Despite short-term disruptions, consumption tends to normalize over time. However, the past year has witnessed a noteworthy deceleration in consumption growth, largely attributed to a substantial 5.5% decline in real disposable income, the most significant drop observed in three decades. Factors contributing to this decline include elevated inflation rates, heightened tax burdens, and escalating net interest payments, despite notable growth in labor income.
Interestingly, real household wealth has experienced significant expansion, propelled by surging housing prices and a surge in pandemic-related savings. While these additional savings constitute a modest fraction of total wealth, they have played a pivotal role in bolstering liquid assets, such as bank deposits.
An examination of developments across various household income levels and housing tenures in Australia unveils crucial insights into the intricate dynamics of the economy. While individual disparities persist within identical income quintiles or housing tenure categories, common pressures manifest among households within specific classifications. Lower-income quintiles, characterized by annual incomes up to $70,000, predominantly comprise renters or outright homeowners, with mortgagors prevailing in the upper two income quintiles starting from $84,000.
Real disposable income growth has remained feeble or negative across most household groups, primarily due to uniform inflationary impacts on incomes. Disparities in nominal income growth, particularly pronounced in lower income quintiles, contribute to variations in real income growth rates. Retirees within the lowest quintiles benefit from pension indexation and higher interest rates, safeguarding their real incomes. Housing expenses, influenced by rent and mortgage escalations, affect disposable incomes differentially across income and tenure categories.
Housing costs exert a more pronounced impact on higher-income quintiles with a greater proportion of mortgagors. Median mortgagors have experienced elevated mortgage payments, culminating in a 15% decline in real disposable income. Renters also confront challenges, contending with a 4% reduction in real disposable income attributed to elevated inflation and escalating rents. Conversely, outright homeowners, unencumbered by rent or mortgage obligations, encounter distinct cost dynamics.
It's imperative to note that the estimates presented are based on modeled changes and exhibit a wide spectrum of outcomes within each group. While higher-income households possess greater flexibility in adjusting saving and consumption patterns, lower-income households, especially renters, may grapple with financial strain due to essential expenditures and housing expenses. Notably, community services have reported a surge in inquiries, predominantly from renters, with an escalating number of mortgagors seeking assistance, an indication of heightened budgetary pressures.

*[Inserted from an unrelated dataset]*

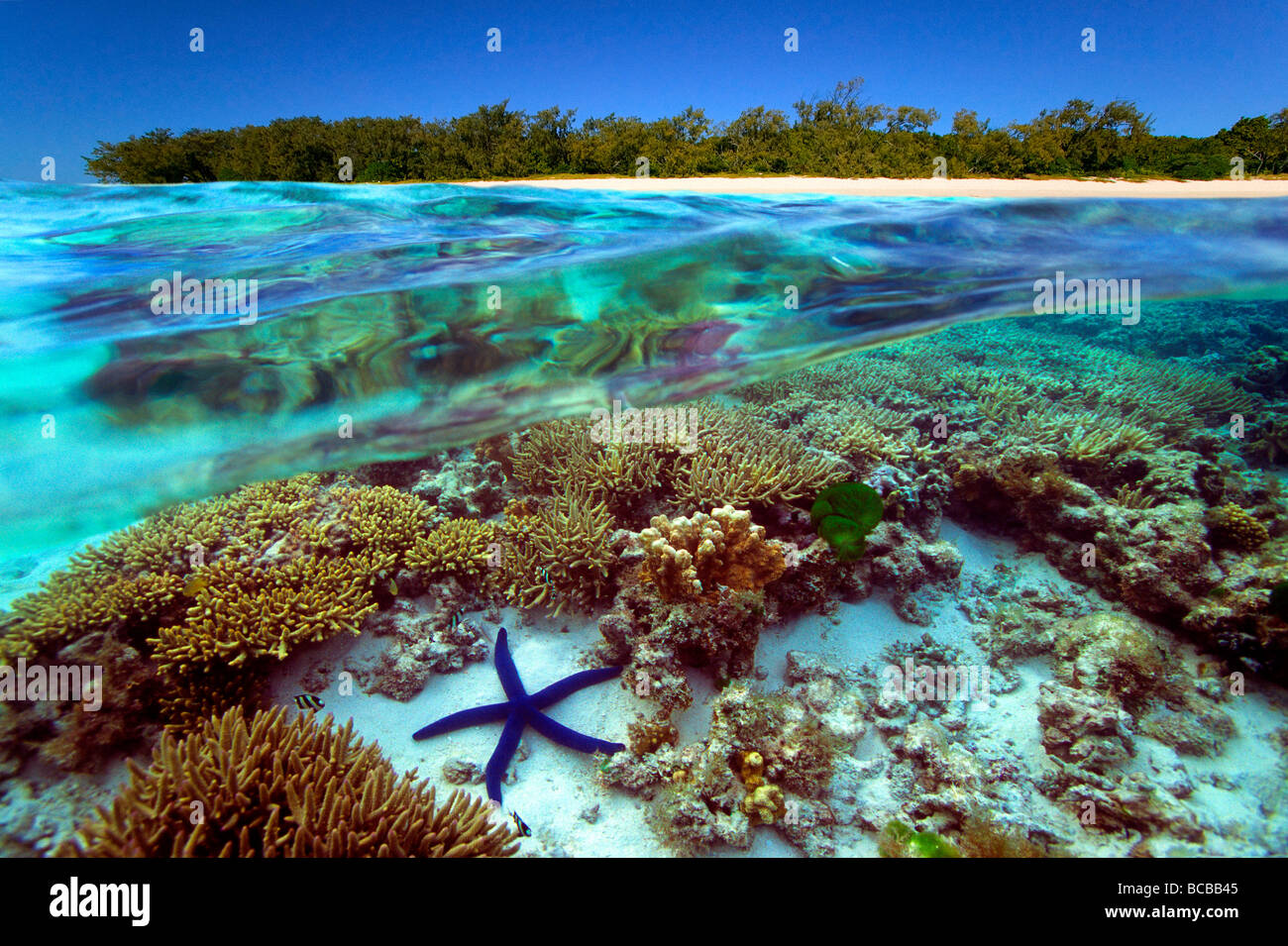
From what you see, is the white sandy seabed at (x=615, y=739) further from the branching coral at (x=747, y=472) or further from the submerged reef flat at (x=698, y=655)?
the branching coral at (x=747, y=472)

Nominal spending growth has decelerated across all household cohorts, encompassing income quintiles and mortgagor statuses, notwithstanding divergent income pressures. The lowest income quintile has displayed a relatively resilient decline in spending growth over the past year, driven by employed households and a substantial contingent of retirees benefitting from government transfer indexation. Retirees have also exhibited a slower decline in spending growth, potentially reflecting heightened caution in resuming discretionary expenditures following the relaxation of social restrictions.
Higher-income groups and mortgagors faced larger falls in real disposable incomes but could draw on substantial financial buffers to mitigate the impact on spending. These buffers include the flow of savings and wealth, particularly housing assets. Higher-income households tend to have higher savings rates and greater scope to adjust saving to support consumption during income declines. Outright homeowners, in addition to substantial housing assets, tend to have more liquid savings, while mortgagors, being wealthier, rely on sizable offset and redraw account balances. Some mortgagors have been using these accounts to finance regular spending, with evidence of drawing on offset accounts for this purpose.